§ SUMBER:
= = = = = = =
Ketika Sa’id telah menghadap, Abu Ubaidah bertanya, “Mana
pasukanmu dan bagaimana keadaan mereka?.”
Sa’id menjawab, “Berbahagialah wahai pimpinan! Pasukan saya
dalam keadaan baik-baik dan selamat! Mereka sedang mengepung Musuh-Musuh Allah
di ceruk-ceruk gunung.”
Lalu melaporkan kesemuanya.
Abu Ubaidah RA berkata, “Segala puji bagi Allah yang telah
membuat mereka bercerai-berai, meninggalkan tempat.”
Abu Ubaidah mendekati Sa’id dan Dhirar bin Al-Azwar, untuk
bertanya, “Kenapa kalian berdua tidak mentaati perintah?! Semoga Allah
menyayang kalian. Bukankah saya telah perintah agar kalian berada di
pintu-pintu gerbang kota, untuk mengecoh mereka? Apa yang mendorong kalian
datang kemari? Saya dan orang-orang yang menyertai saya tadi, khawatir kalau
telah terjadi sesuatu, atau pasukan Balbek telah melancarkan serangan pada
kalian dari belakang. Sehingga kami mengurungkan rencana mengejar Harbis dan
pasukannya ke gunung.”
Sa’id berkata, “Wahai pimpinan! Demi Allah saya tidak berniat
menentang perintah sama sekali. Saya telah melaksanakan perintah, namun
tiba-tiba saya melihat asap membumbung tinggi, sehingga saya berpikir ini pasti
ada sesuatu yang serius. Kami pun segera datang kemari untuk bertanya ‘ada
apa’.”
= = = = = = =
§ CUPLIKAN ITEM:
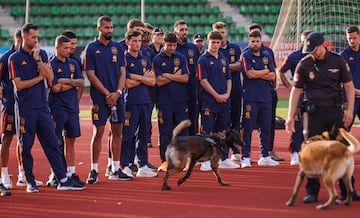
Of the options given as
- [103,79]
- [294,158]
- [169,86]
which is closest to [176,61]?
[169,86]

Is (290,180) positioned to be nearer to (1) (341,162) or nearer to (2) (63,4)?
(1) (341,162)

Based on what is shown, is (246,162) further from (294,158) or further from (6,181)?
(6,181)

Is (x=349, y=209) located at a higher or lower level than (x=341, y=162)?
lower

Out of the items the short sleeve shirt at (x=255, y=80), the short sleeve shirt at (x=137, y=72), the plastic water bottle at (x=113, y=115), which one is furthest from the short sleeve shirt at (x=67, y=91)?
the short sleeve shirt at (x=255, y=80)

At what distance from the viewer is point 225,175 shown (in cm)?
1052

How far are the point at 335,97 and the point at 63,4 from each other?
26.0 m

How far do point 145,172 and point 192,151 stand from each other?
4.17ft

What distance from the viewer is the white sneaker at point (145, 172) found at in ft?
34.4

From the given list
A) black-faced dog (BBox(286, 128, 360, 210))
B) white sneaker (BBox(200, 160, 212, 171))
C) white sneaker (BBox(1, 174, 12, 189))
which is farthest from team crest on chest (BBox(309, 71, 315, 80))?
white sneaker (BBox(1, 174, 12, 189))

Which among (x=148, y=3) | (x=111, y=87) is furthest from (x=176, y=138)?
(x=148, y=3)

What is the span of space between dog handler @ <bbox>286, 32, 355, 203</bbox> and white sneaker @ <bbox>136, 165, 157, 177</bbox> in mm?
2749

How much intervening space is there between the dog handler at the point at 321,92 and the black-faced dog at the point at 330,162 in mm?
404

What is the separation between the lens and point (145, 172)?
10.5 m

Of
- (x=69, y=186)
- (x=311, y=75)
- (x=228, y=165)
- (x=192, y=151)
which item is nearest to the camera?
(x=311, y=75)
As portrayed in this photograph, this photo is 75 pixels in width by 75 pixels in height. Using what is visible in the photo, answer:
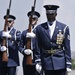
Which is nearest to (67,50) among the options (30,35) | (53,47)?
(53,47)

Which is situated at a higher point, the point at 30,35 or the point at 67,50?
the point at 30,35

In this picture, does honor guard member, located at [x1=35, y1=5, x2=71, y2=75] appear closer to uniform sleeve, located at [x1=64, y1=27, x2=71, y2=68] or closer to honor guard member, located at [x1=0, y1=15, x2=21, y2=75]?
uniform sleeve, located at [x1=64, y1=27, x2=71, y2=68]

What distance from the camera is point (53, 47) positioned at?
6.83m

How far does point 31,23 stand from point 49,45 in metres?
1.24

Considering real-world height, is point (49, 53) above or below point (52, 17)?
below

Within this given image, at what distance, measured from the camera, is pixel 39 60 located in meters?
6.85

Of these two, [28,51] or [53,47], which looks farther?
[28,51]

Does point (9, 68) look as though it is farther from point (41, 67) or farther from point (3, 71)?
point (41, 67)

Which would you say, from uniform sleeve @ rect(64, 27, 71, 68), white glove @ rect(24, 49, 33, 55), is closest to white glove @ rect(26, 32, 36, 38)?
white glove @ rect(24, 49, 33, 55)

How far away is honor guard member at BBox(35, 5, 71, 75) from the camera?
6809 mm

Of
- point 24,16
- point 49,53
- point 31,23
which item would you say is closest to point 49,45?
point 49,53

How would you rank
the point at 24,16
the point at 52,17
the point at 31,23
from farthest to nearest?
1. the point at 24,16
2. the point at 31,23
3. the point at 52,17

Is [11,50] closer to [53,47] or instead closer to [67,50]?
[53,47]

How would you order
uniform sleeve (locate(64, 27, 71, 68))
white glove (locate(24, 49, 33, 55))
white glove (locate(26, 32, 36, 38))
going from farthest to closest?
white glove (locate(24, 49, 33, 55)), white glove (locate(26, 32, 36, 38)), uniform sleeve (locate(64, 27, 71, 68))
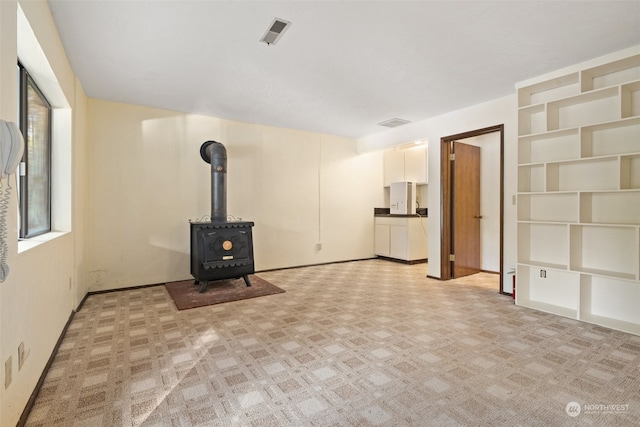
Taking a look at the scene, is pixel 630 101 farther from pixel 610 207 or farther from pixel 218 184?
= = = = = = =
§ INSTRUKSI ANDA:
Bisakah Anda menyalin ulang bagian kutipan tentang laporan Sa’id kepada Abu Ubaidah, mulai dari "Ketika Sa’id telah" sampai ke "Lalu melaporkan kesemuanya.", dengan mengganti "pimpinan" menjadi "panglima"?

§ JAWABAN TERTULIS:
Ketika Sa’id telah menghadap, Abu Ubaidah bertanya, “Mana
pasukanmu dan bagaimana keadaan mereka?.”
Sa’id menjawab, “Berbahagialah wahai panglima! Pasukan saya
dalam keadaan baik-baik dan selamat! Mereka sedang mengepung Musuh-Musuh Allah
di ceruk-ceruk gunung.”
Lalu melaporkan kesemuanya.